At Playmobil, as many as four of the key tools are held in the tool changer, meaning the automated overnight jobs run highly reliably. If the laser detects that the tool is worn after machining, a twin replacement tool is automatically loaded. High chromium content steel is mostly used because it wears less when injection-moulding large quantities. "It does cause considerable tool wear during cutting. That is why it is very important to keep an eye on the running times of the individual tools. The Blum laser measuring systems enable us to do that very well," Attila Britting adds.

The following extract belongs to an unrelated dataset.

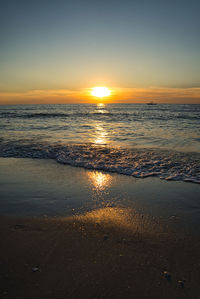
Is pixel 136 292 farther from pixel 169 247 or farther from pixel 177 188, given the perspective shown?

High-precision measurement in a dirty environment poses a major challenge, and coolant is essential to the production process. To protect the optic from being soiled, the measuring system is mechanically sealed off from the coolant by a pneumatically operated shutter piston during machining. The rotating tool is also cleaned with compressed air prior to measuring, to ensure that the measurement is not influenced by swarf, dirt or cooling lubricant. During measurement, a stream of barrier air provides protection against soiling.

On the five-axis machines, the moulds are wherever possible cut in a work-holder fixture, in order to achieve maximum possible accuracy. Often very small tools are used, capable of reaching into the most difficult corners of the mould. On the nine automated DMG machining centres, tools from the 0.5mm ball cutter up to the 50mm milling head are deployed. On the two Röders machining centres used to produce the graphite electrodes, the range extends down to the 0.25mm ball cutter. Only PCD tools are used on these machining centres, the diversity of tool variants poses no problem for Blum LaserControl systems.

The LaserControl systems have truly proved their worth at Playmobil. They allow the toy manufacturer to make optimum use of night-time and weekend working to attain the required output without any detriment to quality. The more precise the machining, the less reworking is required. Previously it took as long as two weeks to spot a split mould. Today the job is done in two days, because the moulds emerge already virtually perfect from the machining centre.